Mr Gan noted that the vaccination strategy and schedule would depend on several factors, including the suitability of different vaccines for different groups, as well as the quantity of vaccines available.
"We will continue to adapt our vaccination strategy as more information from the various vaccine candidates becomes available," he added.
The Government is “closely monitoring” the global progress in developing COVID-19 vaccines, said Mr Gan, adding the authorities are taking “active steps” to ensure that Singapore has “timely access” to an effective and safe vaccine.
Singapore is in discussions with multiple pharmaceutical companies developing vaccines. It is also “actively engaged” in international discussions to “accelerate development and promote fair and equitable access” to COVID-19 vaccines, Mr Gan added.
This includes the COVID-19 Vaccine Global Access (COVAX) Facility, a multilateral collaboration between the World Health Organization, Global Alliance for Vaccines and Immunization, the Coalition for Epidemic Preparedness Innovations and dozens of countries.
It will allow countries to “pool risk and resources to gain access to a portfolio of vaccines from different vaccine developers”, said Mr Gan.

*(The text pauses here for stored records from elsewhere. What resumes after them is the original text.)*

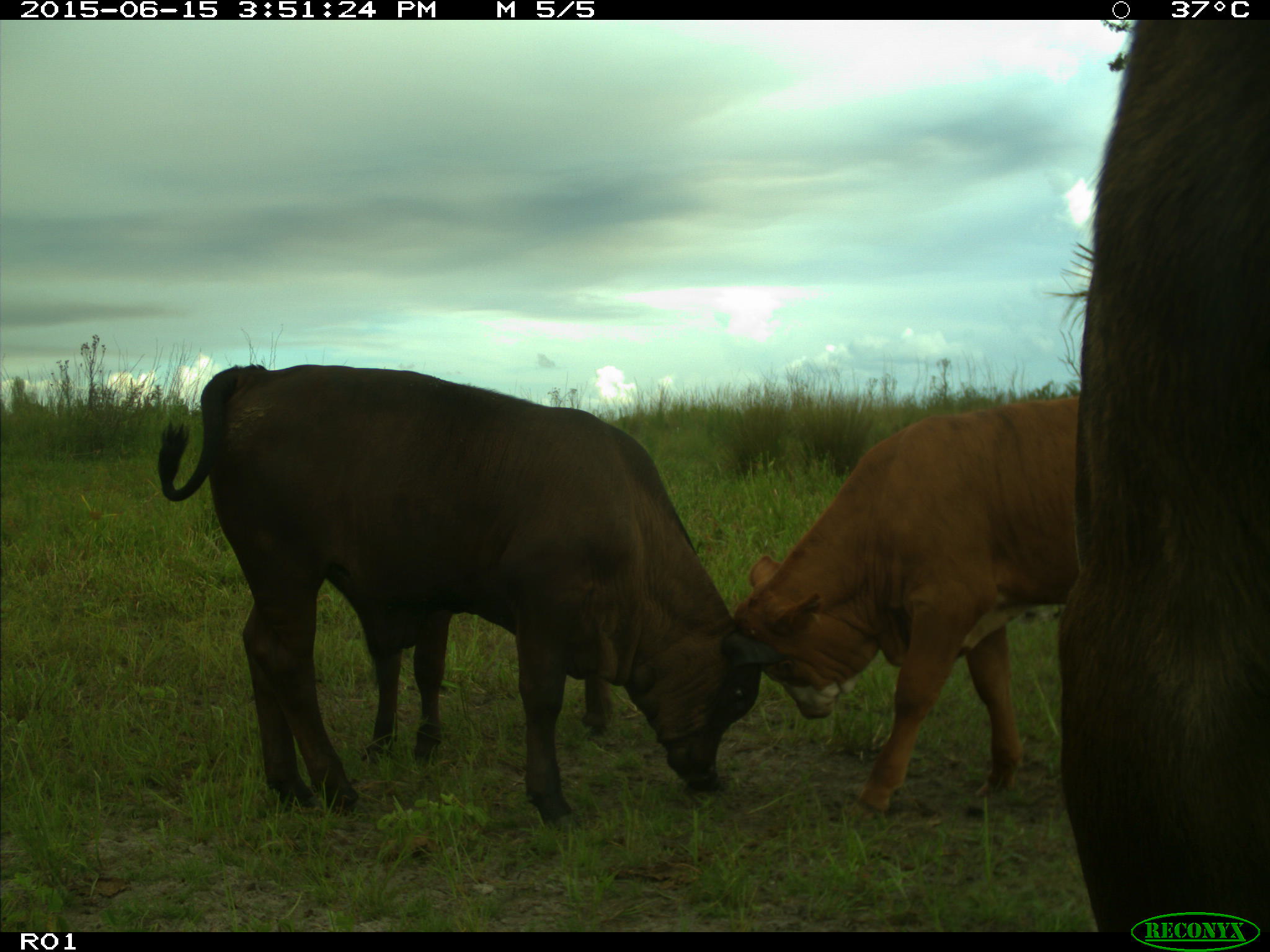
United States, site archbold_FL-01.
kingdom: Animalia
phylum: Chordata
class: Mammalia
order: Artiodactyla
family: Bovidae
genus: Bos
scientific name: Bos taurus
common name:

“Ensuring equitable access to vaccines will help to better contain and eradicate the COVID-19 pandemic, not just in Singapore but also globally.”
Mr Gan added that the Government is also supporting local efforts to develop a COVID-19 vaccine. The Duke-NUS Medical School is collaborating with United States biotechnology company Arcturus Therapeutics to develop an mRNA vaccine, he noted.
Phase 1 human clinical trials for the vaccine candidate started in early August.
Apart from such trials, Singapore is building up its vaccine manufacturing capacity to provide “fill-and-finish” contract manufacturing services to vaccine developers and ramp up production of vaccines once they are available, said Mr Gan.